**Document text**.
* * *

Actress Jean Simmons, 80, dies in California
British actress Jean Simmons, who starred opposite Laurence Olivier in "Hamlet" during a career spanning 60 years, has died in California, Los Angeles Times reported on Saturday.
Simmons, who was 80 and had lung cancer, died at her home in Santa Monica on Friday night, it quoted her agent Judy Page as saying.
Born in London, Simmons started acting in British films as a teenager and later moved to the United States to star in movies such as the 1955 musical "Guys and Dolls" with Marlon Brando and Frank Sinatra, and Stanley Kubrick's "Spartacus" with Kirk Douglas in 1960.
Simmons won a best supporting actress Oscar nomination for playing Ophelia in "Hamlet" in 1948 and a best actress nomination for her role in "The Happy Ending" -- a 1969 film directed by her second husband Richard Brooks.

* * *

**Directions**.
Please name the role that earned Jean Simmons her best supporting actress Oscar nomination, according to the article on her death.

[Saved entries]

* * *

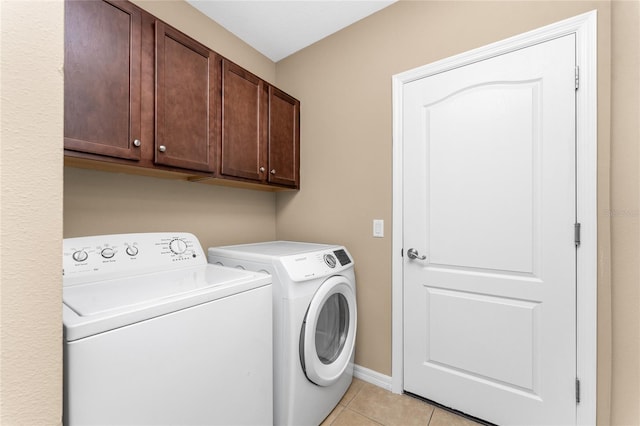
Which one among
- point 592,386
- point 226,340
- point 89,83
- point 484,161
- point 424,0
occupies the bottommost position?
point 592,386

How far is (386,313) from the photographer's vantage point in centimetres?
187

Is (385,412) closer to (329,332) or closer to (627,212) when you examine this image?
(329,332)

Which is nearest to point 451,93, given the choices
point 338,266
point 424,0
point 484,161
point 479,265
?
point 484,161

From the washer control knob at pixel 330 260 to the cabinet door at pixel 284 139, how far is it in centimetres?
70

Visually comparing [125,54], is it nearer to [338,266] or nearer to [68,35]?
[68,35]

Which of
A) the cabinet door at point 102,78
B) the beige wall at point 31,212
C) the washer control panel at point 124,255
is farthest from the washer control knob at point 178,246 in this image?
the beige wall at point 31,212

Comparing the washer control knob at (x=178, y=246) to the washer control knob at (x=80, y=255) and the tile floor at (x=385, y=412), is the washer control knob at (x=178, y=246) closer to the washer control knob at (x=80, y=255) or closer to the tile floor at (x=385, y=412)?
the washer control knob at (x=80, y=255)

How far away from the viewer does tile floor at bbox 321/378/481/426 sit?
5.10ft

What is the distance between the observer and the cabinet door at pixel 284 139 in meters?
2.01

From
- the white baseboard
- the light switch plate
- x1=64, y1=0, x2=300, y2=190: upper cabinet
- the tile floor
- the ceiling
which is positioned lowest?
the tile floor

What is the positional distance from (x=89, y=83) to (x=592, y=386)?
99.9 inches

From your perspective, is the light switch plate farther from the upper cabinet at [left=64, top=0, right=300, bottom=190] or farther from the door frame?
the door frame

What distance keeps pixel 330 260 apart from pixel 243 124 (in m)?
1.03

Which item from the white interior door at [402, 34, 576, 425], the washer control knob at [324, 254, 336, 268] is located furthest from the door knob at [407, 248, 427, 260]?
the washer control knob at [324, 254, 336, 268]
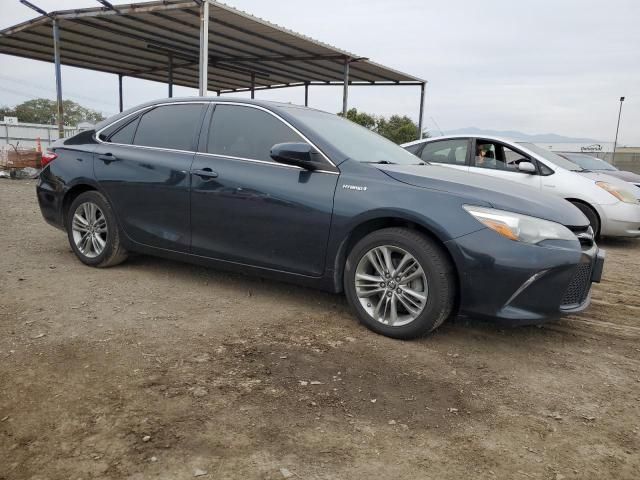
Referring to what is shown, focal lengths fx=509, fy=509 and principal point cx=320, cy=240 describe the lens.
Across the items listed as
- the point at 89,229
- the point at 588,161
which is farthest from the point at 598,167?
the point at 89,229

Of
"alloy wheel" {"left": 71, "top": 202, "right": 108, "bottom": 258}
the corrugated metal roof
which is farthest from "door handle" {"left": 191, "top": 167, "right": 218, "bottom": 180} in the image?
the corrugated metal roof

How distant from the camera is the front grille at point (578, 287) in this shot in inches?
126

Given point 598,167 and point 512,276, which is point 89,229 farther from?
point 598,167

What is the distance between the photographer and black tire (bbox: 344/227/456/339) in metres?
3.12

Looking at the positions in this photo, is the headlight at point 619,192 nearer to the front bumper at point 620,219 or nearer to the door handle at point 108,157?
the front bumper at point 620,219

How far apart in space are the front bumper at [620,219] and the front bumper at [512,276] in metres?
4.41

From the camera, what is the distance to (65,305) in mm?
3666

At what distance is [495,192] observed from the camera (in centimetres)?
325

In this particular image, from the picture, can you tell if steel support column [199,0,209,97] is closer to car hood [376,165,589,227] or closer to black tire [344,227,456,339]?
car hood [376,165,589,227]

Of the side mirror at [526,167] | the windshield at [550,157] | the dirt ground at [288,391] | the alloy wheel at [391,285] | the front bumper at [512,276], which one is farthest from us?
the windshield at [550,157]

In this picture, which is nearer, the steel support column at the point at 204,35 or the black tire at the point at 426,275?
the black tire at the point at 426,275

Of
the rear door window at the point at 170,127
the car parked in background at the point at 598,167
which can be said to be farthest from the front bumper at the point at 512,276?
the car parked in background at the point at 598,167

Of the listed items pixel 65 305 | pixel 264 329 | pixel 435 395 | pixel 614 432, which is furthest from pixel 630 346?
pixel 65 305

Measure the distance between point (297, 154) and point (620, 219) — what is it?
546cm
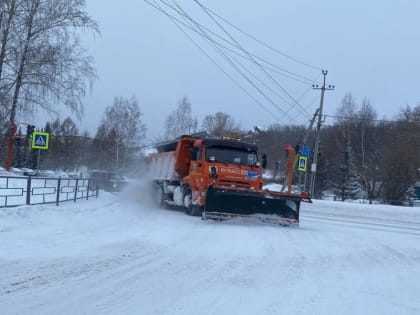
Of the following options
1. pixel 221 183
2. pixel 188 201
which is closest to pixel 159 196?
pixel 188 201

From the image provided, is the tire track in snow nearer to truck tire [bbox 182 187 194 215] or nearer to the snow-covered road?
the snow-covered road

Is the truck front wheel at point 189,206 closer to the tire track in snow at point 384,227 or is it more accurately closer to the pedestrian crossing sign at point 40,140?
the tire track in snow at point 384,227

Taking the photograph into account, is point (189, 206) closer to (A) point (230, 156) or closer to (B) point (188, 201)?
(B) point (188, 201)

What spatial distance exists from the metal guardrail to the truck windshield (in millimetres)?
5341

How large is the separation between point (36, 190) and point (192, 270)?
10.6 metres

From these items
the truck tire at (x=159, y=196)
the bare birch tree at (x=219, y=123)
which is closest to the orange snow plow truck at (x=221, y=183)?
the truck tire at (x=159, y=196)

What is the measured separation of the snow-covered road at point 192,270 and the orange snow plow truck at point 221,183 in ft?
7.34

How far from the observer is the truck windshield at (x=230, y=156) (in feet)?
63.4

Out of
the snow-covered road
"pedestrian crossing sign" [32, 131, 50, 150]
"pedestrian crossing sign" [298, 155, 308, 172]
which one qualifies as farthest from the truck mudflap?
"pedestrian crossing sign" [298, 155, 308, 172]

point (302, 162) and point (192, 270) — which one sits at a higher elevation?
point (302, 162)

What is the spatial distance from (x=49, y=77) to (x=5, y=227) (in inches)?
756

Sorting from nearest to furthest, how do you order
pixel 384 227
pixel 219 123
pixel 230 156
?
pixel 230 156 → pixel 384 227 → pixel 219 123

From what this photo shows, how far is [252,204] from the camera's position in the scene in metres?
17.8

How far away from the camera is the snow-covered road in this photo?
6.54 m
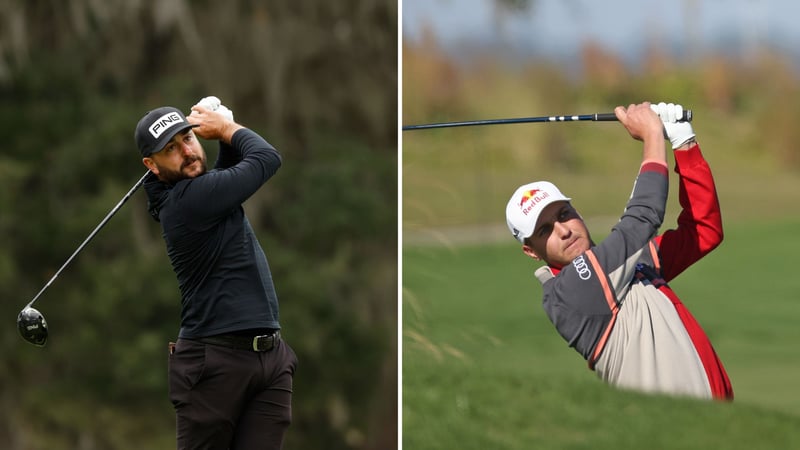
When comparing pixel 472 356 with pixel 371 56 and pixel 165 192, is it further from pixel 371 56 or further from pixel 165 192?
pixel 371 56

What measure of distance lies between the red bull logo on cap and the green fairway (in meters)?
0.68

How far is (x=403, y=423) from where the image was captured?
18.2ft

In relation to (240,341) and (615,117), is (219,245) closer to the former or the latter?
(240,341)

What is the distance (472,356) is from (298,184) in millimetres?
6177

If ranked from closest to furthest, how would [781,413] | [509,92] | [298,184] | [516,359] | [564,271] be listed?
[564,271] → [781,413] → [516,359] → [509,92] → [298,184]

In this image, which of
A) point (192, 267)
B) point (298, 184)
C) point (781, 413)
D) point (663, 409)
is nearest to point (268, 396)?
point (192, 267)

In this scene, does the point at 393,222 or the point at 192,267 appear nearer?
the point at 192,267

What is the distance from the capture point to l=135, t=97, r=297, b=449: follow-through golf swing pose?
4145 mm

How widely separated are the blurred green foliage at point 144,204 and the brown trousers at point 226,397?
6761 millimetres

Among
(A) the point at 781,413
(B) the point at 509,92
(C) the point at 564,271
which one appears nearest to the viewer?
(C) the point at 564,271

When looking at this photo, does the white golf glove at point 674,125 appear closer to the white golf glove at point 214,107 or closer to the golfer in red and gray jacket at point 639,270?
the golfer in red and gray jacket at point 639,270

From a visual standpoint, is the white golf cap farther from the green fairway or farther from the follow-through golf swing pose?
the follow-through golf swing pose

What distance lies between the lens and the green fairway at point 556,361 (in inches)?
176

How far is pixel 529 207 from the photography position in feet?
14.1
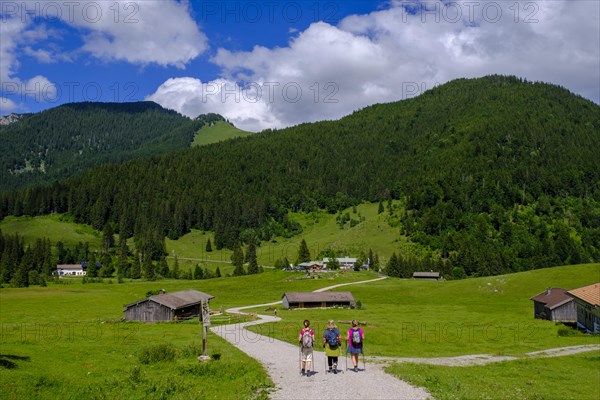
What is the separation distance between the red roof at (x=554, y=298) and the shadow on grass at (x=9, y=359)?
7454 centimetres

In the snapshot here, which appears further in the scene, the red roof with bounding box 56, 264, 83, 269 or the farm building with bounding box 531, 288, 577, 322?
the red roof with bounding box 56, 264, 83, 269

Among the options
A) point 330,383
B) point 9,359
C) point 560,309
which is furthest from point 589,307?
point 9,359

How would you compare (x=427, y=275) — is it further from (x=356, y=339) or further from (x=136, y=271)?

* * *

**Solved exercise**.
Ophelia in "Hamlet," in 1948.